How deeply saddening for any human organization, from two to two billion, or anywhere in between.

 

 

4 thoughts on “Our Universities: Learned Helplessness

  1. I went on the job market last year because of concerns about my department and university. We had a new Dean and a new Chair neither of whom were putting my concerns at ease. When my program laid out our concerns to the Chair, we endured a litany of nothing (“I hear your concerns”, “I understand why you feel that way”). Out of frustration, I asked if the Chair could provide some hope. The response “I gave up hope for Lent.” It was *that* moment when I decided to leave.

    Your commentary is dead-on. Once you lose hope, you either leave or join the pity party. I left. I feel for those of you I left behind, but I am now part of an organization with a lot of hope and much less cynicism. That hope gets me through every day. We still face challenges here, but I have hope that we will find a way to overcome them.

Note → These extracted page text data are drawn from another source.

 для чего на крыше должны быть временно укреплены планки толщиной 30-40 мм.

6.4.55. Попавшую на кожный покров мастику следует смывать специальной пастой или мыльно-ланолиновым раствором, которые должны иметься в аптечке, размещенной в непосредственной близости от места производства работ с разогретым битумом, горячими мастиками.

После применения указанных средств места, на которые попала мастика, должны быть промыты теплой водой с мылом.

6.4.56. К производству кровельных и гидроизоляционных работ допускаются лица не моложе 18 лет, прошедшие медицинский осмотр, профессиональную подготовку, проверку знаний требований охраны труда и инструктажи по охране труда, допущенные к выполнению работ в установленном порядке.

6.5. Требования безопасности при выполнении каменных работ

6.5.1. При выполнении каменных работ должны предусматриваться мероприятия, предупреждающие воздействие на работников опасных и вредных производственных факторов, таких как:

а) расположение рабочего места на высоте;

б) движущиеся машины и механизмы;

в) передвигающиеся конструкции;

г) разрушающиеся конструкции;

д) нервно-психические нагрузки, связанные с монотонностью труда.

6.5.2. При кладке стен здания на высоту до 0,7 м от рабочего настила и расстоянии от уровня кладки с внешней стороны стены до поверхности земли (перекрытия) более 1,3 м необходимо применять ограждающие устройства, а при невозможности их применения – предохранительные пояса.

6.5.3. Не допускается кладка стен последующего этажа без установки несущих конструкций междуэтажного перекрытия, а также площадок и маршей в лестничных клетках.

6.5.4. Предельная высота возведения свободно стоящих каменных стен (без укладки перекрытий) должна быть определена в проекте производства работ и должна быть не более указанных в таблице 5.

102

  2. Much of what Dr. Wendler describes can be found in the literature of the “burn-out” syndrome which is well researched. Put in it’s simplest terms, when the challenges exceed the rewards, burnout occurs. Leadership is almost always to blame, according to the literature. In our State Universities today, burnout has become almost the norm for many faculty, yet almost no attempts are being made to train future leadership at any level. Most State Universities are being managed (or mismanaged) by State or local politicians and, unfortunately, no change is in sight. It is a shame that most of us with many years in the academy (in my case 48 years) leave in discouragement.

  3. Happy Camper, As someone who has tried in vain to write his way out of this place, I’m pleased to learn you have found a better position. However, the tragedy is that we have lost another good person who is moving on as well as those retiring in disillusion who could have contributed even more from a fund of knowledge such as ARP. Both of you will probably not be replaced in a time when non-faculty-input computer grading ideas are being seriously considered and the Morris Library is facing $1 million in Humanities journals cuts while Kubla-Khan building projects and Sports appear to be unscathed from these financial exigencies. As cuts cause further damage and faculty face further contempt as to their professional abilities by administrators and ex-politicians, those of us left face further challenges to whatever resilience we have left – and that pool is slowly diminishing. Good luck to you both.

  4. “A culture of helplessness is born in a hot-house of frayed vision, obfuscated purpose, and the mindlessness of discontent assembled behind the counterfeit facade of discipline and order, glued together by apprehension.” Simply brilliantly observed, Walter. Your descriptions sadly describe my departure from service in higher education, as I determined I could better serve others with my teaching craft outside of the confines of those halls that held nothing but disincentives for pursuit of true learning.